>> BEGIN TEXT SECTION

Last week, my Ancient Identities class discussed texts on ancient north Africa--Libya, Carthage, and Numidia. In the texts, one of the things that the students discovered is that north Africa seems to have a lot of different types of peoples living in it and that no one seemed to be all that interested in what color they were, though we know that these people were not all of the same skin tone. At one point in his description of Libya, Herodotus (4.197) tells us that the native populations of the continent were Ethiopians and Libyans (which included Marusians, aka Mauri, among others) and that the Phoenicians and Greeks were immigrants.
Typically, we read that Ethiopian is the term that the ancients used to refer to people with dark skin tones, those we would call black, and that these are often also referred to as sub-Saharan Africans. In a recent blog article, Dr. Caitlin Green sums up earlier scholarship and attempts to make sense of their arguments that the increase in 'sub-Saharan,' i.e. black Africans, in the Mediterranean in the Roman period by suggesting it was possibly a result of the slave trade by the Garamantes--she herself uses 'sub-Saharan' is quotes to indicate the inaccuracy of the term. Herodotus, however, clearly places black Africans in northwest and north central Africa and not as slaves but as indigenous and early. And according to Herodotus, they are living north of the Sahara, since the Sahara beyond its edges merges into the uninhabitable zone and then Ocean. He states that they live "south" of the Libyans, but "south" for Herodotus is still north of or in the Sahara.

>> END TEXT SECTION
>> BEGIN GIVEN DATA

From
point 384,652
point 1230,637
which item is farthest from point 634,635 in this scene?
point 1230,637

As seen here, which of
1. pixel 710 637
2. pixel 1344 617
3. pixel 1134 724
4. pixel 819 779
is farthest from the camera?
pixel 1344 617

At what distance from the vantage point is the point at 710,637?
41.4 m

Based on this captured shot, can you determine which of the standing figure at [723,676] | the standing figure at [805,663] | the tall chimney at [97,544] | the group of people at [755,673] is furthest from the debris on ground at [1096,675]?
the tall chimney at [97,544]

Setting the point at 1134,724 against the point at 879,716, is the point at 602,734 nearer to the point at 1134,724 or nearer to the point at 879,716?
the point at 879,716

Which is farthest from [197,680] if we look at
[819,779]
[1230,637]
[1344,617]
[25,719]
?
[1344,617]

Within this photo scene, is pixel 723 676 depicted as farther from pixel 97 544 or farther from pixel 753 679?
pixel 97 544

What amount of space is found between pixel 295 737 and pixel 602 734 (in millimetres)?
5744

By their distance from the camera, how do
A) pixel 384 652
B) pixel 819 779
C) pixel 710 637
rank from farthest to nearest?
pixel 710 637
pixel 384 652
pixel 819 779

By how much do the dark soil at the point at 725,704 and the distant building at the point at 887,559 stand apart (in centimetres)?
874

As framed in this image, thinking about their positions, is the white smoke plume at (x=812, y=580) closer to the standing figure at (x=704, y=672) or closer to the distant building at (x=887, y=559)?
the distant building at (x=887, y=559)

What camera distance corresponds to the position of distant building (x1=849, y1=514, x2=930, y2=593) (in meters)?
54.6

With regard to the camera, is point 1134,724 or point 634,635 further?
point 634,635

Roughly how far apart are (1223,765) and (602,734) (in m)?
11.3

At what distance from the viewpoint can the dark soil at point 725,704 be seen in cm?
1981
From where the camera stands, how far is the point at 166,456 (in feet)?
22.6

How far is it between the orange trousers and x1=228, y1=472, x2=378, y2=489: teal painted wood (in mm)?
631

>> END GIVEN DATA

SET OF TASKS ▸
**A.** Return the passage on ancient north Africa word for word, everything from "Last week, my" down to "Greeks were immigrants.".
**B.** From the passage on ancient north Africa, list every people that Herodotus (4.197) names as native to or immigrants in Libya.

EXERCISE RESPONSES ▸
**A.**
Last week, my Ancient Identities class discussed texts on ancient north Africa--Libya, Carthage, and Numidia. In the texts, one of the things that the students discovered is that north Africa seems to have a lot of different types of peoples living in it and that no one seemed to be all that interested in what color they were, though we know that these people were not all of the same skin tone. At one point in his description of Libya, Herodotus (4.197) tells us that the native populations of the continent were Ethiopians and Libyans (which included Marusians, aka Mauri, among others) and that the Phoenicians and Greeks were immigrants.

**B.** Ethiopians, Libyans, Marusians (Mauri), Phoenicians, Greeks